> **Prompt A**:
According to the biography, at which university is Eirikur Bergmann Professor of Politics and Director of the Centre for European Studies?

> **Source document**:
## start

Eirikur Bergmann (Eiríkur Bergmann Einarsson) (born 6 February 1969) is an Icelandic academic and writer. He is author of nine academic books and three novels.

Early life and education 
Eirikur Bergmann was born in Reykjavík in 1969 and studied political science at the University of Iceland and Copenhagen University.

Academics 
Eirikur Bergmann is Professor of Politics and Director of the Centre for European Studies at Bifröst University. He was awarded Cand.Sci.Pol degree from Copenhagen University in 1998 and Ph.D. in Political Science from University of Iceland in 2009. Bergmann has been a visiting fellow at many academic institutions, including Visiting Professor in the Faculty of Social Science at the University of Ljubljana in Slovenia.

Bergmann is mainly known for his analysis of Nativist Populism, which he argues has turned into a distinctive form of Neo-nationalism in the post-Second World War era. He has also researched Conspiracy Theories, European Integration and Iceland's political economy, especially in relations to the Crash of 2008, its prelude and aftermath.

## end

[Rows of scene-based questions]
## start

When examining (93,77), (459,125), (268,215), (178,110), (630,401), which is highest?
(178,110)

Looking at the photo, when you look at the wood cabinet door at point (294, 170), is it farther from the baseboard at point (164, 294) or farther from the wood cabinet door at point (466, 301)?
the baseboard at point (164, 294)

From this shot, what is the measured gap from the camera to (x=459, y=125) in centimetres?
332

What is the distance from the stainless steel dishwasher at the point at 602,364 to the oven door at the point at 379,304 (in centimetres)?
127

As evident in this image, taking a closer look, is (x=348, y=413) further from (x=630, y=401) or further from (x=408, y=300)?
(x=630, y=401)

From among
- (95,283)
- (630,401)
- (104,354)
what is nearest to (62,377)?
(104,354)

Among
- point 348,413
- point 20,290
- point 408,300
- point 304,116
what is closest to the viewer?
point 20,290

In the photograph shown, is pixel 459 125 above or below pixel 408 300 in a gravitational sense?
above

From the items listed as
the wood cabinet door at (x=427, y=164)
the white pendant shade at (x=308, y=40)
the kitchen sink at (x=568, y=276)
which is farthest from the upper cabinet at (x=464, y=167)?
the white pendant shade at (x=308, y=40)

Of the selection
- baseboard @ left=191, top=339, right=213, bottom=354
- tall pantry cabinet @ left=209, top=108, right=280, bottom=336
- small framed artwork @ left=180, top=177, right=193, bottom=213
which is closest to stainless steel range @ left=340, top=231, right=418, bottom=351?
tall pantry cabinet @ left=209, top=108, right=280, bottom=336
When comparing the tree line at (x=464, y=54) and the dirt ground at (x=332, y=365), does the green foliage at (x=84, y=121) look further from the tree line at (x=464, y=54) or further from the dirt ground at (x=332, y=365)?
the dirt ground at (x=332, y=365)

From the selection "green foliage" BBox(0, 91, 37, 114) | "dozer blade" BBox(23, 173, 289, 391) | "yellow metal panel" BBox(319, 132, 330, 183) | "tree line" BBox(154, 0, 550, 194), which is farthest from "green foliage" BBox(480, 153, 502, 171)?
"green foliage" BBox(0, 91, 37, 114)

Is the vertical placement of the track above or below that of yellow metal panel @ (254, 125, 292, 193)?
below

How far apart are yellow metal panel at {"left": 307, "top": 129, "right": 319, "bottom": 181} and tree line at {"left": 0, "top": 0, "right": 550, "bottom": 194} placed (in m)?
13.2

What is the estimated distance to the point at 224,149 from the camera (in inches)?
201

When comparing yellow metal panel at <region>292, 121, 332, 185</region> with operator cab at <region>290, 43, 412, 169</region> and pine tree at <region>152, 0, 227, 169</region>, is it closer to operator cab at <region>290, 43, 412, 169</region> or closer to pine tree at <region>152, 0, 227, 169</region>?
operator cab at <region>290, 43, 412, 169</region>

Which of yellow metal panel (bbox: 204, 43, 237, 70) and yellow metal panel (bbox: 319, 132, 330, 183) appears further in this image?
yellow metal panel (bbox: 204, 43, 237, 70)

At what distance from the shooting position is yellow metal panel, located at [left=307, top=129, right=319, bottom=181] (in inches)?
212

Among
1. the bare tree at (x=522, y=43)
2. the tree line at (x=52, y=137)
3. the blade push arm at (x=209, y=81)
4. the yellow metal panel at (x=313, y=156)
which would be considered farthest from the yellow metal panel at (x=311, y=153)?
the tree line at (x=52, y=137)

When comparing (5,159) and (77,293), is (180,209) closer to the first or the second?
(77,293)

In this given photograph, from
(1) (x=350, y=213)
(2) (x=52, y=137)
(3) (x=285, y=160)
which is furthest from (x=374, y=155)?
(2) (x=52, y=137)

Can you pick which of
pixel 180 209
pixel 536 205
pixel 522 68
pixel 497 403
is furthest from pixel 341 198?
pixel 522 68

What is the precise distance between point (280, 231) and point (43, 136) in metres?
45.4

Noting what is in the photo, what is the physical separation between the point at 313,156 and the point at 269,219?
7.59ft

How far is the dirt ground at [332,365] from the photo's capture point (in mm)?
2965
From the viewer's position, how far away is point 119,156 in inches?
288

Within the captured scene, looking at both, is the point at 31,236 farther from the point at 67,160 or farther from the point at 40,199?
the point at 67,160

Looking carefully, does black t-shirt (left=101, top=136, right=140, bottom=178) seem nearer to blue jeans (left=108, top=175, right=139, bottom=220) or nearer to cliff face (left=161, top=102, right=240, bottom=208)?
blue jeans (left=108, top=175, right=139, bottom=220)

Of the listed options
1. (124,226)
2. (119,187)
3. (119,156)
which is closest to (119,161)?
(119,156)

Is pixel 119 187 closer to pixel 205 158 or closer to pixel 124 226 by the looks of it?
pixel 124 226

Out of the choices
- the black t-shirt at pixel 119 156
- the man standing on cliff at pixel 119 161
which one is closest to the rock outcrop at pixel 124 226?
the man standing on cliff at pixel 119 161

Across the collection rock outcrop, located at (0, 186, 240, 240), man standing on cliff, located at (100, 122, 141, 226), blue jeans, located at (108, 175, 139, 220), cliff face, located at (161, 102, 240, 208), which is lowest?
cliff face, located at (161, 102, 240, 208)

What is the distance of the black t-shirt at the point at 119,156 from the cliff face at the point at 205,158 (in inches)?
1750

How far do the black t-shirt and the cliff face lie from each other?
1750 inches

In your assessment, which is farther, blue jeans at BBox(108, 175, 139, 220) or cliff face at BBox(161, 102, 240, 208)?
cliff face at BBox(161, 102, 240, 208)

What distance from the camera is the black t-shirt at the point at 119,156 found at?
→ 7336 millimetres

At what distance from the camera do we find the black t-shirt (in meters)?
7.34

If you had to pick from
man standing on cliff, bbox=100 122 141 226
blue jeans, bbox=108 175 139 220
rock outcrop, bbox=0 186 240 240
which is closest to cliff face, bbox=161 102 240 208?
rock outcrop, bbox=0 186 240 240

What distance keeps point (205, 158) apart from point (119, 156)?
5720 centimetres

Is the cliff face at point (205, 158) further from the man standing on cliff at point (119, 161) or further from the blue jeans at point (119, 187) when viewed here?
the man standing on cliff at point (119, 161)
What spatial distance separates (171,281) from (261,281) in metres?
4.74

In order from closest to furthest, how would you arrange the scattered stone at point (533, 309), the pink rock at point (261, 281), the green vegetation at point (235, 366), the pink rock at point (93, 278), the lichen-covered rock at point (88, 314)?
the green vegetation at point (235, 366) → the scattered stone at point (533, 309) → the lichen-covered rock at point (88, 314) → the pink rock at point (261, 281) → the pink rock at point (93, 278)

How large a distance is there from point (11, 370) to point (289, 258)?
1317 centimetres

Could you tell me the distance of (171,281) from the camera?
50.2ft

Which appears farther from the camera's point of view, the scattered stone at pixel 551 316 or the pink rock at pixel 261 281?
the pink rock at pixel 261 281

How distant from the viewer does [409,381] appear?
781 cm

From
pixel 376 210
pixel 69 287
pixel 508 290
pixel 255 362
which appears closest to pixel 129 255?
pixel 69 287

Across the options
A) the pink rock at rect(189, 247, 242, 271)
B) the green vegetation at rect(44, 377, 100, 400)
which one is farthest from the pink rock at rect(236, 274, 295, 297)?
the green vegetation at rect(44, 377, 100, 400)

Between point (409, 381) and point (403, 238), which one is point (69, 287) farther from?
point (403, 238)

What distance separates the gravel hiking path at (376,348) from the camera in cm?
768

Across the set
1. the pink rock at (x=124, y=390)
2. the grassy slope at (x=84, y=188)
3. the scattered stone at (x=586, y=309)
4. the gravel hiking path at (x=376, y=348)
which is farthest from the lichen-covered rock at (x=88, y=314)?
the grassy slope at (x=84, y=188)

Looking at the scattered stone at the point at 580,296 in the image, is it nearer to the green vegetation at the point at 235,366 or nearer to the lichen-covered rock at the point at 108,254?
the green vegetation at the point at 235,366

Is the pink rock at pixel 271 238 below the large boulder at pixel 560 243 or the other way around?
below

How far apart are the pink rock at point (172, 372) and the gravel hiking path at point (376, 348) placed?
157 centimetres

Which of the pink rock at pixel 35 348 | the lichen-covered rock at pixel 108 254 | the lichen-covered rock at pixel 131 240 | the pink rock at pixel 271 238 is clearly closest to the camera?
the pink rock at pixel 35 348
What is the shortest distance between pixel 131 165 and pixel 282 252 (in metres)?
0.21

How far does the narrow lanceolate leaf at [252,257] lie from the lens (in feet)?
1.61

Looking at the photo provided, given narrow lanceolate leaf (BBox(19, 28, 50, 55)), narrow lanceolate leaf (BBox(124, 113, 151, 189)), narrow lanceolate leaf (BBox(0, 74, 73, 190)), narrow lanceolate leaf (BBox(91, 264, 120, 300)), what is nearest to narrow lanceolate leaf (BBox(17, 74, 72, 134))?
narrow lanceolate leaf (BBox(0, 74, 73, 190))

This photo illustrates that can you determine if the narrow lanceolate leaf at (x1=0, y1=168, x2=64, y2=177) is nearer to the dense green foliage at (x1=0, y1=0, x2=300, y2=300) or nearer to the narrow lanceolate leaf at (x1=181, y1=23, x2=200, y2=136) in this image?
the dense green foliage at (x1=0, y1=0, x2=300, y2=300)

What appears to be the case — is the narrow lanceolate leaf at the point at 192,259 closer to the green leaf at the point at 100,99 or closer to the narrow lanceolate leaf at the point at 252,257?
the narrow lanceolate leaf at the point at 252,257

## end

> **Prompt B**:
Pull out every line of the rows that contains the string "path", matching case exactly.

> **Final result A**:
Bifröst University

> **Final result B**:
What distance separates the gravel hiking path at (376,348) from the camera in cm?
4. the gravel hiking path at (x=376, y=348)
How far apart are the pink rock at point (172, 372) and the gravel hiking path at point (376, 348) placed?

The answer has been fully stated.